At the same time, the film also offers solid performances. Scoldelario in particular helps us to see that Emanuel isn’t a bad kid, but only, rather too typically, a teenager who shoulders her burdens with displays of flip melodrama. Scoldelario’s scenes with Molina suggest a delicate, understandably fraught father-daughter relationship; when Dennis recounts to her, once again, the story of her difficult birth, his pain helps to complicate hers.


Still, this family dynamic is soon secondary to the bond developing between Emanuel and Linda, spiked as it is with brightly highlighted allegorical elements. Emanuel, in a kind of inversion of the Electra story, tries to nurture the deeply troubled Linda, even as her own missing mother issues push her behavior into hallucinatory psychosis. Linda, meanwhile, offers the vague potential for closure for the emotionally disturbed Emanuel, a chance to put to rest the self-reproach that has made her life so toxic up until this point.

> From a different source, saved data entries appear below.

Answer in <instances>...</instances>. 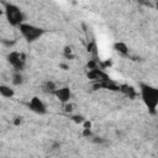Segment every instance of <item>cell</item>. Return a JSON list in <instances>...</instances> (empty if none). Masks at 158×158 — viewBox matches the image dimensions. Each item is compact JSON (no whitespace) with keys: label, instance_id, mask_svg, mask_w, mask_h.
<instances>
[{"label":"cell","instance_id":"obj_18","mask_svg":"<svg viewBox=\"0 0 158 158\" xmlns=\"http://www.w3.org/2000/svg\"><path fill=\"white\" fill-rule=\"evenodd\" d=\"M64 110H65L67 112H68V111H72V105H70V104H69V105H65V109H64Z\"/></svg>","mask_w":158,"mask_h":158},{"label":"cell","instance_id":"obj_7","mask_svg":"<svg viewBox=\"0 0 158 158\" xmlns=\"http://www.w3.org/2000/svg\"><path fill=\"white\" fill-rule=\"evenodd\" d=\"M114 49L116 52H118L120 54H122V56H127L128 54V47L123 42H116L114 44Z\"/></svg>","mask_w":158,"mask_h":158},{"label":"cell","instance_id":"obj_3","mask_svg":"<svg viewBox=\"0 0 158 158\" xmlns=\"http://www.w3.org/2000/svg\"><path fill=\"white\" fill-rule=\"evenodd\" d=\"M20 32L22 35V37L27 41V42H35L36 40H38L40 37L43 36L44 33V30L42 27H38V26H35L32 23H26L23 22L20 27Z\"/></svg>","mask_w":158,"mask_h":158},{"label":"cell","instance_id":"obj_10","mask_svg":"<svg viewBox=\"0 0 158 158\" xmlns=\"http://www.w3.org/2000/svg\"><path fill=\"white\" fill-rule=\"evenodd\" d=\"M23 83V77L21 74V72H15L12 74V84L14 85H21Z\"/></svg>","mask_w":158,"mask_h":158},{"label":"cell","instance_id":"obj_5","mask_svg":"<svg viewBox=\"0 0 158 158\" xmlns=\"http://www.w3.org/2000/svg\"><path fill=\"white\" fill-rule=\"evenodd\" d=\"M28 107H30L33 112H36V114H38V115H44V114L47 112V107H46L44 102H43L40 98H37V96H33V98L31 99V101L28 102Z\"/></svg>","mask_w":158,"mask_h":158},{"label":"cell","instance_id":"obj_16","mask_svg":"<svg viewBox=\"0 0 158 158\" xmlns=\"http://www.w3.org/2000/svg\"><path fill=\"white\" fill-rule=\"evenodd\" d=\"M83 136H84V137H90V136H91L90 128H84V130H83Z\"/></svg>","mask_w":158,"mask_h":158},{"label":"cell","instance_id":"obj_17","mask_svg":"<svg viewBox=\"0 0 158 158\" xmlns=\"http://www.w3.org/2000/svg\"><path fill=\"white\" fill-rule=\"evenodd\" d=\"M91 127V122L90 121H84V128H90Z\"/></svg>","mask_w":158,"mask_h":158},{"label":"cell","instance_id":"obj_4","mask_svg":"<svg viewBox=\"0 0 158 158\" xmlns=\"http://www.w3.org/2000/svg\"><path fill=\"white\" fill-rule=\"evenodd\" d=\"M7 60L14 67L15 72H21L25 67L26 57L23 53H20V52H10L7 54Z\"/></svg>","mask_w":158,"mask_h":158},{"label":"cell","instance_id":"obj_15","mask_svg":"<svg viewBox=\"0 0 158 158\" xmlns=\"http://www.w3.org/2000/svg\"><path fill=\"white\" fill-rule=\"evenodd\" d=\"M21 123H22V116H16V117L14 118V125L19 126V125H21Z\"/></svg>","mask_w":158,"mask_h":158},{"label":"cell","instance_id":"obj_13","mask_svg":"<svg viewBox=\"0 0 158 158\" xmlns=\"http://www.w3.org/2000/svg\"><path fill=\"white\" fill-rule=\"evenodd\" d=\"M64 57H65V58H69V59L74 58V56L72 54V49H70L69 47H65V49H64Z\"/></svg>","mask_w":158,"mask_h":158},{"label":"cell","instance_id":"obj_6","mask_svg":"<svg viewBox=\"0 0 158 158\" xmlns=\"http://www.w3.org/2000/svg\"><path fill=\"white\" fill-rule=\"evenodd\" d=\"M60 102H63V104H67L68 101H69V99H70V96H72V93H70V89L69 88H67V86H63V88H59V89H57L56 91H54V94H53Z\"/></svg>","mask_w":158,"mask_h":158},{"label":"cell","instance_id":"obj_2","mask_svg":"<svg viewBox=\"0 0 158 158\" xmlns=\"http://www.w3.org/2000/svg\"><path fill=\"white\" fill-rule=\"evenodd\" d=\"M4 5H5V16H6L9 23L12 25V26H19L20 27L23 23V20H25L23 12L15 4L5 2Z\"/></svg>","mask_w":158,"mask_h":158},{"label":"cell","instance_id":"obj_9","mask_svg":"<svg viewBox=\"0 0 158 158\" xmlns=\"http://www.w3.org/2000/svg\"><path fill=\"white\" fill-rule=\"evenodd\" d=\"M42 90H43L44 93L54 94V91L57 90V88H56V84H54L53 81H46V83L43 84V86H42Z\"/></svg>","mask_w":158,"mask_h":158},{"label":"cell","instance_id":"obj_11","mask_svg":"<svg viewBox=\"0 0 158 158\" xmlns=\"http://www.w3.org/2000/svg\"><path fill=\"white\" fill-rule=\"evenodd\" d=\"M120 90H122V91L126 93L127 95L135 96V90H133V88H131V86H128V85H122V86H120Z\"/></svg>","mask_w":158,"mask_h":158},{"label":"cell","instance_id":"obj_8","mask_svg":"<svg viewBox=\"0 0 158 158\" xmlns=\"http://www.w3.org/2000/svg\"><path fill=\"white\" fill-rule=\"evenodd\" d=\"M0 94H1L2 98H12L15 93H14V90H12L10 86L1 84V85H0Z\"/></svg>","mask_w":158,"mask_h":158},{"label":"cell","instance_id":"obj_14","mask_svg":"<svg viewBox=\"0 0 158 158\" xmlns=\"http://www.w3.org/2000/svg\"><path fill=\"white\" fill-rule=\"evenodd\" d=\"M93 142H94V143H99V144H102V143H105L106 141H105L102 137H94V138H93Z\"/></svg>","mask_w":158,"mask_h":158},{"label":"cell","instance_id":"obj_12","mask_svg":"<svg viewBox=\"0 0 158 158\" xmlns=\"http://www.w3.org/2000/svg\"><path fill=\"white\" fill-rule=\"evenodd\" d=\"M72 120L74 121V122H77V123H83L85 120H84V117L81 116V115H75V116H72Z\"/></svg>","mask_w":158,"mask_h":158},{"label":"cell","instance_id":"obj_1","mask_svg":"<svg viewBox=\"0 0 158 158\" xmlns=\"http://www.w3.org/2000/svg\"><path fill=\"white\" fill-rule=\"evenodd\" d=\"M139 94L148 111L151 114H156L158 106V88L146 83H139Z\"/></svg>","mask_w":158,"mask_h":158},{"label":"cell","instance_id":"obj_19","mask_svg":"<svg viewBox=\"0 0 158 158\" xmlns=\"http://www.w3.org/2000/svg\"><path fill=\"white\" fill-rule=\"evenodd\" d=\"M156 7H157V10H158V1H157V4H156Z\"/></svg>","mask_w":158,"mask_h":158}]
</instances>
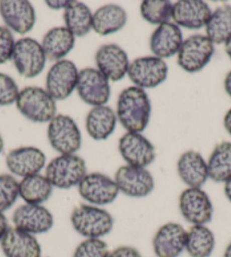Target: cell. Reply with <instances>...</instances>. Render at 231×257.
Here are the masks:
<instances>
[{"instance_id":"obj_1","label":"cell","mask_w":231,"mask_h":257,"mask_svg":"<svg viewBox=\"0 0 231 257\" xmlns=\"http://www.w3.org/2000/svg\"><path fill=\"white\" fill-rule=\"evenodd\" d=\"M152 112L150 97L143 88L130 86L118 96L117 119L127 132L141 133L148 127Z\"/></svg>"},{"instance_id":"obj_2","label":"cell","mask_w":231,"mask_h":257,"mask_svg":"<svg viewBox=\"0 0 231 257\" xmlns=\"http://www.w3.org/2000/svg\"><path fill=\"white\" fill-rule=\"evenodd\" d=\"M70 222L75 231L86 239H101L111 232L113 218L99 206L82 204L73 210Z\"/></svg>"},{"instance_id":"obj_3","label":"cell","mask_w":231,"mask_h":257,"mask_svg":"<svg viewBox=\"0 0 231 257\" xmlns=\"http://www.w3.org/2000/svg\"><path fill=\"white\" fill-rule=\"evenodd\" d=\"M16 107L23 116L33 122H50L57 114L56 100L47 90L28 86L20 91Z\"/></svg>"},{"instance_id":"obj_4","label":"cell","mask_w":231,"mask_h":257,"mask_svg":"<svg viewBox=\"0 0 231 257\" xmlns=\"http://www.w3.org/2000/svg\"><path fill=\"white\" fill-rule=\"evenodd\" d=\"M44 176L53 187L73 188L86 176L85 161L76 154H60L49 162Z\"/></svg>"},{"instance_id":"obj_5","label":"cell","mask_w":231,"mask_h":257,"mask_svg":"<svg viewBox=\"0 0 231 257\" xmlns=\"http://www.w3.org/2000/svg\"><path fill=\"white\" fill-rule=\"evenodd\" d=\"M214 55V44L206 35L195 34L184 40L177 54V63L187 73H197L206 67Z\"/></svg>"},{"instance_id":"obj_6","label":"cell","mask_w":231,"mask_h":257,"mask_svg":"<svg viewBox=\"0 0 231 257\" xmlns=\"http://www.w3.org/2000/svg\"><path fill=\"white\" fill-rule=\"evenodd\" d=\"M49 143L60 154H75L81 149V131L73 118L57 114L48 126Z\"/></svg>"},{"instance_id":"obj_7","label":"cell","mask_w":231,"mask_h":257,"mask_svg":"<svg viewBox=\"0 0 231 257\" xmlns=\"http://www.w3.org/2000/svg\"><path fill=\"white\" fill-rule=\"evenodd\" d=\"M12 59L17 72L25 78L39 76L47 63L41 43L32 38H23L16 41Z\"/></svg>"},{"instance_id":"obj_8","label":"cell","mask_w":231,"mask_h":257,"mask_svg":"<svg viewBox=\"0 0 231 257\" xmlns=\"http://www.w3.org/2000/svg\"><path fill=\"white\" fill-rule=\"evenodd\" d=\"M127 75L135 86L154 88L167 79L168 65L158 57H141L131 63Z\"/></svg>"},{"instance_id":"obj_9","label":"cell","mask_w":231,"mask_h":257,"mask_svg":"<svg viewBox=\"0 0 231 257\" xmlns=\"http://www.w3.org/2000/svg\"><path fill=\"white\" fill-rule=\"evenodd\" d=\"M81 197L94 206L108 205L118 197L119 189L114 180L100 172H91L77 186Z\"/></svg>"},{"instance_id":"obj_10","label":"cell","mask_w":231,"mask_h":257,"mask_svg":"<svg viewBox=\"0 0 231 257\" xmlns=\"http://www.w3.org/2000/svg\"><path fill=\"white\" fill-rule=\"evenodd\" d=\"M78 69L73 61L59 60L49 69L46 79L47 92L56 101H63L76 90Z\"/></svg>"},{"instance_id":"obj_11","label":"cell","mask_w":231,"mask_h":257,"mask_svg":"<svg viewBox=\"0 0 231 257\" xmlns=\"http://www.w3.org/2000/svg\"><path fill=\"white\" fill-rule=\"evenodd\" d=\"M113 180L119 193L130 197H146L154 189V178L146 168L122 166L114 174Z\"/></svg>"},{"instance_id":"obj_12","label":"cell","mask_w":231,"mask_h":257,"mask_svg":"<svg viewBox=\"0 0 231 257\" xmlns=\"http://www.w3.org/2000/svg\"><path fill=\"white\" fill-rule=\"evenodd\" d=\"M183 218L193 225H206L213 218V204L202 188H186L179 196Z\"/></svg>"},{"instance_id":"obj_13","label":"cell","mask_w":231,"mask_h":257,"mask_svg":"<svg viewBox=\"0 0 231 257\" xmlns=\"http://www.w3.org/2000/svg\"><path fill=\"white\" fill-rule=\"evenodd\" d=\"M76 90L79 97L93 108L105 105L111 93L109 79L95 68L79 70Z\"/></svg>"},{"instance_id":"obj_14","label":"cell","mask_w":231,"mask_h":257,"mask_svg":"<svg viewBox=\"0 0 231 257\" xmlns=\"http://www.w3.org/2000/svg\"><path fill=\"white\" fill-rule=\"evenodd\" d=\"M118 150L127 165L133 167L146 168L157 157L154 145L140 133H125L119 140Z\"/></svg>"},{"instance_id":"obj_15","label":"cell","mask_w":231,"mask_h":257,"mask_svg":"<svg viewBox=\"0 0 231 257\" xmlns=\"http://www.w3.org/2000/svg\"><path fill=\"white\" fill-rule=\"evenodd\" d=\"M13 223L16 229L35 236L50 231L53 227V215L43 205L25 203L15 210Z\"/></svg>"},{"instance_id":"obj_16","label":"cell","mask_w":231,"mask_h":257,"mask_svg":"<svg viewBox=\"0 0 231 257\" xmlns=\"http://www.w3.org/2000/svg\"><path fill=\"white\" fill-rule=\"evenodd\" d=\"M0 16L6 28L22 35L31 32L37 22L34 7L25 0L0 2Z\"/></svg>"},{"instance_id":"obj_17","label":"cell","mask_w":231,"mask_h":257,"mask_svg":"<svg viewBox=\"0 0 231 257\" xmlns=\"http://www.w3.org/2000/svg\"><path fill=\"white\" fill-rule=\"evenodd\" d=\"M95 64L97 70L112 82H118L125 77L131 65L126 51L113 43L103 44L97 49Z\"/></svg>"},{"instance_id":"obj_18","label":"cell","mask_w":231,"mask_h":257,"mask_svg":"<svg viewBox=\"0 0 231 257\" xmlns=\"http://www.w3.org/2000/svg\"><path fill=\"white\" fill-rule=\"evenodd\" d=\"M187 230L176 222L161 225L155 232L152 246L157 257H179L186 247Z\"/></svg>"},{"instance_id":"obj_19","label":"cell","mask_w":231,"mask_h":257,"mask_svg":"<svg viewBox=\"0 0 231 257\" xmlns=\"http://www.w3.org/2000/svg\"><path fill=\"white\" fill-rule=\"evenodd\" d=\"M6 166L13 175L25 177L38 175L46 167V156L41 150L24 146L12 150L6 157Z\"/></svg>"},{"instance_id":"obj_20","label":"cell","mask_w":231,"mask_h":257,"mask_svg":"<svg viewBox=\"0 0 231 257\" xmlns=\"http://www.w3.org/2000/svg\"><path fill=\"white\" fill-rule=\"evenodd\" d=\"M211 15L210 6L202 0H179L172 7V20L175 24L188 30L204 28Z\"/></svg>"},{"instance_id":"obj_21","label":"cell","mask_w":231,"mask_h":257,"mask_svg":"<svg viewBox=\"0 0 231 257\" xmlns=\"http://www.w3.org/2000/svg\"><path fill=\"white\" fill-rule=\"evenodd\" d=\"M183 42V33L179 26L169 22L155 29L150 39V49L154 57L166 59L178 54Z\"/></svg>"},{"instance_id":"obj_22","label":"cell","mask_w":231,"mask_h":257,"mask_svg":"<svg viewBox=\"0 0 231 257\" xmlns=\"http://www.w3.org/2000/svg\"><path fill=\"white\" fill-rule=\"evenodd\" d=\"M179 178L188 188H201L208 179L207 162L201 153L189 150L181 154L177 162Z\"/></svg>"},{"instance_id":"obj_23","label":"cell","mask_w":231,"mask_h":257,"mask_svg":"<svg viewBox=\"0 0 231 257\" xmlns=\"http://www.w3.org/2000/svg\"><path fill=\"white\" fill-rule=\"evenodd\" d=\"M0 246L6 257H41L42 252L35 236L15 227L8 229Z\"/></svg>"},{"instance_id":"obj_24","label":"cell","mask_w":231,"mask_h":257,"mask_svg":"<svg viewBox=\"0 0 231 257\" xmlns=\"http://www.w3.org/2000/svg\"><path fill=\"white\" fill-rule=\"evenodd\" d=\"M127 13L122 6L109 4L101 6L94 12L92 21V30L99 35H110L117 33L125 28Z\"/></svg>"},{"instance_id":"obj_25","label":"cell","mask_w":231,"mask_h":257,"mask_svg":"<svg viewBox=\"0 0 231 257\" xmlns=\"http://www.w3.org/2000/svg\"><path fill=\"white\" fill-rule=\"evenodd\" d=\"M41 46L48 60H63L75 46V35L66 28L58 26L49 30L42 39Z\"/></svg>"},{"instance_id":"obj_26","label":"cell","mask_w":231,"mask_h":257,"mask_svg":"<svg viewBox=\"0 0 231 257\" xmlns=\"http://www.w3.org/2000/svg\"><path fill=\"white\" fill-rule=\"evenodd\" d=\"M117 114L108 105L94 107L88 111L85 127L93 140L104 141L112 135L117 126Z\"/></svg>"},{"instance_id":"obj_27","label":"cell","mask_w":231,"mask_h":257,"mask_svg":"<svg viewBox=\"0 0 231 257\" xmlns=\"http://www.w3.org/2000/svg\"><path fill=\"white\" fill-rule=\"evenodd\" d=\"M64 21L75 37L83 38L92 30L93 14L88 6L81 2H69L64 11Z\"/></svg>"},{"instance_id":"obj_28","label":"cell","mask_w":231,"mask_h":257,"mask_svg":"<svg viewBox=\"0 0 231 257\" xmlns=\"http://www.w3.org/2000/svg\"><path fill=\"white\" fill-rule=\"evenodd\" d=\"M215 248V236L206 225H192L187 231L185 250L190 257H210Z\"/></svg>"},{"instance_id":"obj_29","label":"cell","mask_w":231,"mask_h":257,"mask_svg":"<svg viewBox=\"0 0 231 257\" xmlns=\"http://www.w3.org/2000/svg\"><path fill=\"white\" fill-rule=\"evenodd\" d=\"M53 186L43 175L25 177L20 181V196L26 204L42 205L52 195Z\"/></svg>"},{"instance_id":"obj_30","label":"cell","mask_w":231,"mask_h":257,"mask_svg":"<svg viewBox=\"0 0 231 257\" xmlns=\"http://www.w3.org/2000/svg\"><path fill=\"white\" fill-rule=\"evenodd\" d=\"M208 178L215 183L231 179V142H221L211 153L207 161Z\"/></svg>"},{"instance_id":"obj_31","label":"cell","mask_w":231,"mask_h":257,"mask_svg":"<svg viewBox=\"0 0 231 257\" xmlns=\"http://www.w3.org/2000/svg\"><path fill=\"white\" fill-rule=\"evenodd\" d=\"M206 37L213 44H222L231 39V5L219 6L212 12L205 25Z\"/></svg>"},{"instance_id":"obj_32","label":"cell","mask_w":231,"mask_h":257,"mask_svg":"<svg viewBox=\"0 0 231 257\" xmlns=\"http://www.w3.org/2000/svg\"><path fill=\"white\" fill-rule=\"evenodd\" d=\"M172 7L168 0H145L141 5V15L150 24L162 25L172 19Z\"/></svg>"},{"instance_id":"obj_33","label":"cell","mask_w":231,"mask_h":257,"mask_svg":"<svg viewBox=\"0 0 231 257\" xmlns=\"http://www.w3.org/2000/svg\"><path fill=\"white\" fill-rule=\"evenodd\" d=\"M20 197V181L12 175H0V213L10 210Z\"/></svg>"},{"instance_id":"obj_34","label":"cell","mask_w":231,"mask_h":257,"mask_svg":"<svg viewBox=\"0 0 231 257\" xmlns=\"http://www.w3.org/2000/svg\"><path fill=\"white\" fill-rule=\"evenodd\" d=\"M109 247L102 239H85L75 249L73 257H108Z\"/></svg>"},{"instance_id":"obj_35","label":"cell","mask_w":231,"mask_h":257,"mask_svg":"<svg viewBox=\"0 0 231 257\" xmlns=\"http://www.w3.org/2000/svg\"><path fill=\"white\" fill-rule=\"evenodd\" d=\"M20 90L16 82L11 76L0 73V105L6 107L16 103Z\"/></svg>"},{"instance_id":"obj_36","label":"cell","mask_w":231,"mask_h":257,"mask_svg":"<svg viewBox=\"0 0 231 257\" xmlns=\"http://www.w3.org/2000/svg\"><path fill=\"white\" fill-rule=\"evenodd\" d=\"M15 43L12 31L6 26H0V65L6 64L13 58Z\"/></svg>"},{"instance_id":"obj_37","label":"cell","mask_w":231,"mask_h":257,"mask_svg":"<svg viewBox=\"0 0 231 257\" xmlns=\"http://www.w3.org/2000/svg\"><path fill=\"white\" fill-rule=\"evenodd\" d=\"M108 257H142L141 252L132 246H121L109 252Z\"/></svg>"},{"instance_id":"obj_38","label":"cell","mask_w":231,"mask_h":257,"mask_svg":"<svg viewBox=\"0 0 231 257\" xmlns=\"http://www.w3.org/2000/svg\"><path fill=\"white\" fill-rule=\"evenodd\" d=\"M8 229H10V224H8V220L4 213H0V242H2L3 238L5 237Z\"/></svg>"},{"instance_id":"obj_39","label":"cell","mask_w":231,"mask_h":257,"mask_svg":"<svg viewBox=\"0 0 231 257\" xmlns=\"http://www.w3.org/2000/svg\"><path fill=\"white\" fill-rule=\"evenodd\" d=\"M46 4L49 8H51V10H55V11L64 10L65 11V8L68 6L69 2H60V0H58V2H56V0H52V2H50V0H48V2H46Z\"/></svg>"},{"instance_id":"obj_40","label":"cell","mask_w":231,"mask_h":257,"mask_svg":"<svg viewBox=\"0 0 231 257\" xmlns=\"http://www.w3.org/2000/svg\"><path fill=\"white\" fill-rule=\"evenodd\" d=\"M223 125L226 133L231 136V109H229L228 112L225 113V116L223 118Z\"/></svg>"},{"instance_id":"obj_41","label":"cell","mask_w":231,"mask_h":257,"mask_svg":"<svg viewBox=\"0 0 231 257\" xmlns=\"http://www.w3.org/2000/svg\"><path fill=\"white\" fill-rule=\"evenodd\" d=\"M224 90L226 92V94L231 97V70L226 74V76L224 78Z\"/></svg>"},{"instance_id":"obj_42","label":"cell","mask_w":231,"mask_h":257,"mask_svg":"<svg viewBox=\"0 0 231 257\" xmlns=\"http://www.w3.org/2000/svg\"><path fill=\"white\" fill-rule=\"evenodd\" d=\"M224 195L231 203V179L224 184Z\"/></svg>"},{"instance_id":"obj_43","label":"cell","mask_w":231,"mask_h":257,"mask_svg":"<svg viewBox=\"0 0 231 257\" xmlns=\"http://www.w3.org/2000/svg\"><path fill=\"white\" fill-rule=\"evenodd\" d=\"M224 50H225V54L228 55V57L231 60V39L229 40L228 42L224 43Z\"/></svg>"},{"instance_id":"obj_44","label":"cell","mask_w":231,"mask_h":257,"mask_svg":"<svg viewBox=\"0 0 231 257\" xmlns=\"http://www.w3.org/2000/svg\"><path fill=\"white\" fill-rule=\"evenodd\" d=\"M223 257H231V241L229 242V245L225 247L224 252H223Z\"/></svg>"},{"instance_id":"obj_45","label":"cell","mask_w":231,"mask_h":257,"mask_svg":"<svg viewBox=\"0 0 231 257\" xmlns=\"http://www.w3.org/2000/svg\"><path fill=\"white\" fill-rule=\"evenodd\" d=\"M3 150H4V140H3L2 135H0V153L3 152Z\"/></svg>"}]
</instances>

This slow process might be a function of Emanuel spending so little time with people of her own age, apart from her boyfriend Claude (Aneurin Barnard), whom she meets on their shared commuter train. She is lost in a sea of adults, immersed in feelings of inadequacy and the fate she appears to embrace, at first. “I’m just a girl, a murderer without a motive. So I serve my time, waiting for my sentence to be up,” she says near the beginning, making too clear her philosophy, pre-Linda. Linda, her own obvious damages notwithstanding, presents an alternative for Emanuel, reflecting her considerable pain, but not judging her for it.


Emanuel’s relationship to this clearly unhinged maternal figure enables her to live out a fantasy of having a mother, even someone who seems like her specific mother. In this fantasy, both women help each other through emotional traumas, even as they must also break free of one another—much like all mothers and daughters Their stories don’t so much end conclusively as they open up questions, but it’s clear that the child so long a prisoner of her own self-doubt comes to feel, at last, paroled.